July 11, 2017
The problems with Bitcoin
Most people don’t understand it or how to get it
Unlike ordinary currency, it is very difficult to buy Bitcoin and understand how to secure it and to use it.
Bitcoin is not unique and can be easily replaced by a competitor
There are nearly 1000 cryptocurrencies already in circulation
Bitcoin is notoriously volatile
It varies in value quite dramatically in any given day or year.
Bitcoin is used mostly as investment, not as currency
Bitcoin users who have seen the currency go from 1 Bitcoin = $5 (in 2011) to 1 Bitcoin = $445 (as it currently is) don’t think “Great, the price of a Coke is falling in terms of Bitcoin”. Instead they think, “If I sit on the Bitcoins that I own, in 1 year they might be worth 10 times more. So I won’t spend them.” This means that Bitcoin users don’t want to pay using Bitcoin. In other words, they want to use Bitcoin as a speculative investment, rather than as a means of payment. [Source]
Bitcoin is slow (“the scaling problem”)
“Bitcoin can’t process more than seven transactions a second. That’s a tiny volume compared to the tens of thousands per second that payment systems like Visa can handle—and a limit he expects to start crippling Bitcoin early in 2016.” ” there’ll be no critical event that causes people to react—Bitcoin just kind of has a long slow death. ” [Source]
“Visa says its payment system processes 2,000 transactions per second on average and can handle up to 56,000 transactions per second if needed.” [Source]
The size of blocks being added to the blockchain has been increasing steadily with the rise of Bitcoin. As a result, the rate at which transactions can be processed has been slowing. Indeed, some transactions face significant delays, hampering payments. Some fear the network will eventually become oversaturated and cease to be usable. [source]

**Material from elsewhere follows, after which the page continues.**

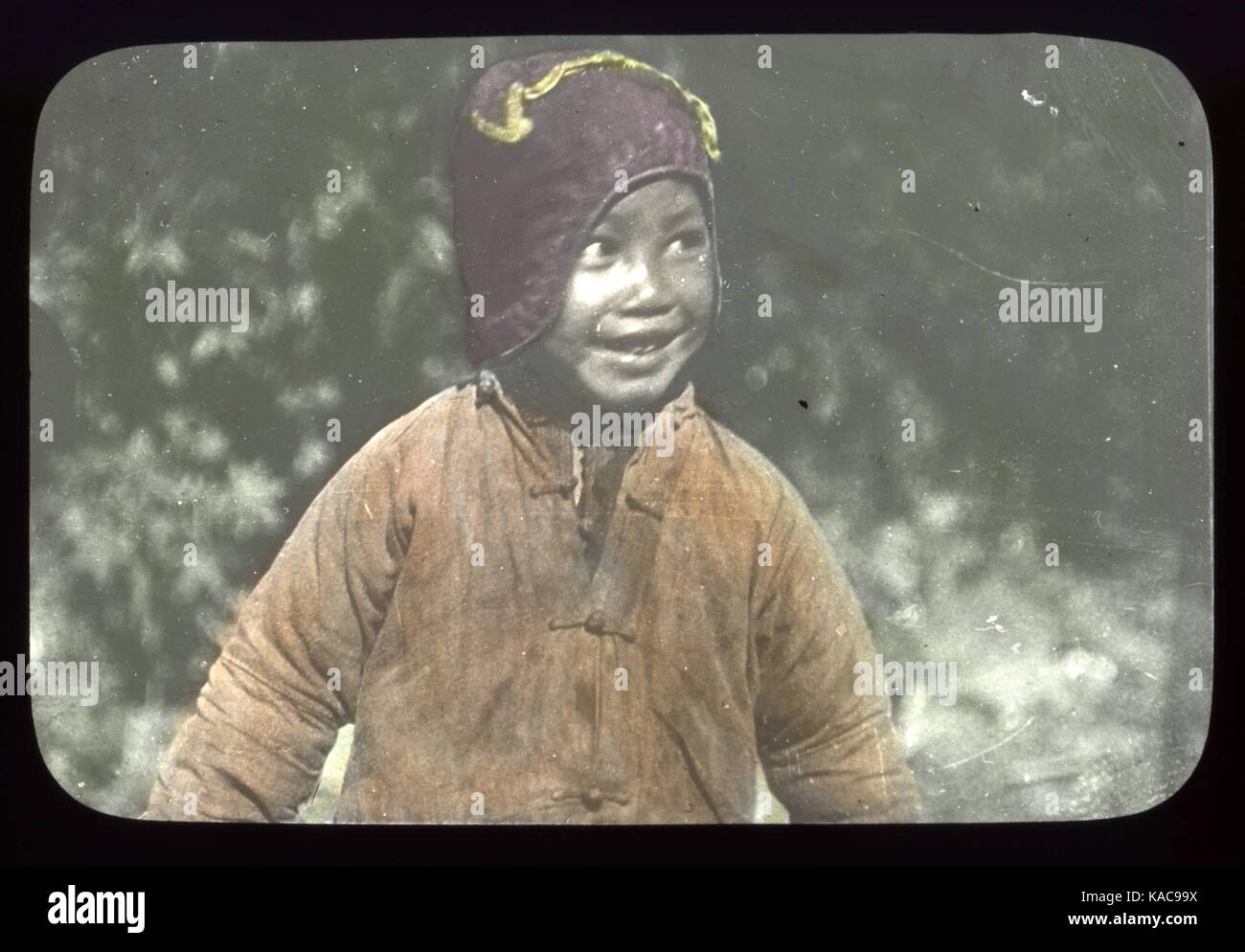 Lächelnd Kind trägt einen Mantel und Hut, China, Ca. 1918 1938 (MFB LS 0243) Stockfoto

counterpoint: “The Bitcoin network has been updated safely dozens of times and will continue to be the most reliable, affordable, and efficient way to send value around the world.” [source]

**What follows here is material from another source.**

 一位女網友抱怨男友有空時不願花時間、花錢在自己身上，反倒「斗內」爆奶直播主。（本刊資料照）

Bitcoin has poor liquidity
“the marketplace is too small, hence only the investment makes sense”. [Source]
the amount of bitcoin available on the specific exchange at or even close to the market price when the buyer made the decision to buy will run out, leaving the transaction to be completed at a price 1 to 10 percent higher than expected. This will cost the buyer of bitcoin between $10,000 and $100,000 more than the original price to make the $1 million trade, and that liquidity cost alone could be enough to discourage trading. [Source]
Omega One is trying to fix this problem – it intends to aggregate liquidity across all exchanges.
Bitcoin is not safe – and needs to be well secured
“anyone who gets access to your password (‘private key’) has access to all your funds, and the authority to spend them. In the same way that a house burglar could steal gold coins (which I’m sure you have lying around the house), a computer hacker can steal your password and use it to spend your Bitcoins.” [source]
There is a huge problem in storing it in hard disk/ drive. So it is safer to store in the cloud, in exchanges. But exchanges can go bust. [Tokyo-based Bitcoin exchange MtGox filed for bankruptcy in 2014.]
Bitcoin has also suffered from a litany of cases in which bitcoins have been stolen from online exchanges in which they were stored, in some cases due to negligence or poor security. [source]
using these services still requires a basic understanding of computer security, like using strong passwords and two-factor authentication to prevent unauthorized account access. Additionally, these private sector services are constantly targeted by attackers, and some have been successfully hacked and had user deposited bitcoins stolen. The primary issue with these services is trust: if depositing bitcoins with someone else, you must trust them to securely hold your funds (much like a bank). Unfortunately, there have already been many instances of Bitcoin service operators running off with depositors’ bitcoins. [Source]
So people can store it in multiple exchanges.
No longer as decentralised as it once was
Governments can’t stop bitcoin, but sure can disrupt it
“many financial systems don’t want to compete with bitcoin; they would rather regulate it out of existence.” [Source]
Not enough people who sell products for Bitcoin
This is the list of businesses that use bitcoin
Note: I agree with some of these limitations, but consider Bitcoin to be a robust and legitimate form of money.